Have you ever test-driven a new car, with the salesperson sitting next to you in the passenger seat urging you to “open it up a little more” or “find out what this thing can really do”? That kind of encouragement might help sell cars, but it’s a calculated risk on the part of the salesperson, or genius, or whatever the dealership calls them.
Sure, if you’re testing a car from a dealership and an accident occurs, there’s a chance that your personal car insurance may be considered responsible, but that’s not as common as you might think. Each state has different laws that determine responsibility, says Jeff Willoughby, director of large accounts at Sentry Insurance, a U.S. mutual insurance company.
“The customer’s insurance can come into play, depending on state statutes and whether or not [their] coverage is considered primary or the dealership’s coverage is considered primary, and that’s different across the country,” says Willoughby.
Furthermore, Willoughby explains, crashes during test-drives don’t happen all that often, though no one really keeps track of the exact numbers as a proportion of test-drives taken.
“There’s a lot of test-drives being done at dealerships and for the most part, there’s not a ton of accidents, but when an accident occurs, it can be a pretty significant event,” says Willoughby. “A collision on the car is normally covered by the company that is handling inventory for the dealership.”
Car dealerships are considered niche markets by the insurance company and require specialized insurance, which can come from a few different places. A property and casualty insurance company such as Sentry is able to handle the needs of a business such as a car dealership, but Willoughby points out that car dealerships also can buy insurance through the manufacturer of the car that they sell or through the lender they use to finance their inventory.

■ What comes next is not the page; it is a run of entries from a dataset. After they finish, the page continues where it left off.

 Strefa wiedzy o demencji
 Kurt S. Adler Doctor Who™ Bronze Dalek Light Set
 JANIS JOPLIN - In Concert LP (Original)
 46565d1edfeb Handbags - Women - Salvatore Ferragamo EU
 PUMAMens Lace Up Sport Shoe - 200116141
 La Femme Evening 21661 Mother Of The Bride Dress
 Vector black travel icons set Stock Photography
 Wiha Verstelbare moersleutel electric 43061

Thanks to these specialized types of insurance, a car dealership doesn’t have to individually insure every car on the lot. Rather, the cars fall under a blanket policy, which makes things easier since a dealership’s inventory changes daily.
“By and large, they buy the coverage on the total inventory,” says Willoughby.

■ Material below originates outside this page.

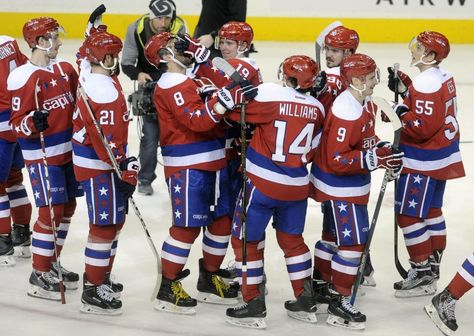2010 Washington Capitals had best record in hockey; this team is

So, how much does a dealership pay for coverage on all of its cars? It varies a lot depending on the size of the dealership and whether it’s a small business or part of a large dealer network. Willoughby estimates a single-point dealership in an average size town might spend between $40,000 and $60,000 for a year of coverage. A multilocation dealership will spend anywhere from $100,000 up to millions of dollars. This coverage protects all of a dealer’s inventory and isn’t just for test-drives. So chances are, if you wreck a car on a test-drive, the car dealership and its insurance company probably has it covered.
Since it’s a big risk to let just anyone come in off the street and drive a new ride, car dealerships have several best practices to help minimize the potential for problems. You might be annoyed by a salesperson’s nosy chitchat, but the salesperson actually is assessing the risk you pose as well as how likely you are to buy a car that day.
Willoughby says it’s common for dealerships to photocopy a potential customer’s driver’s license for their records, just in case anything happens on the test-drive, but that’s usually all they request.
“As far as getting an insurance card from [the customer], they don’t necessarily ask for that,” says Willoughby. Which makes sense, especially if the person is buying their first car.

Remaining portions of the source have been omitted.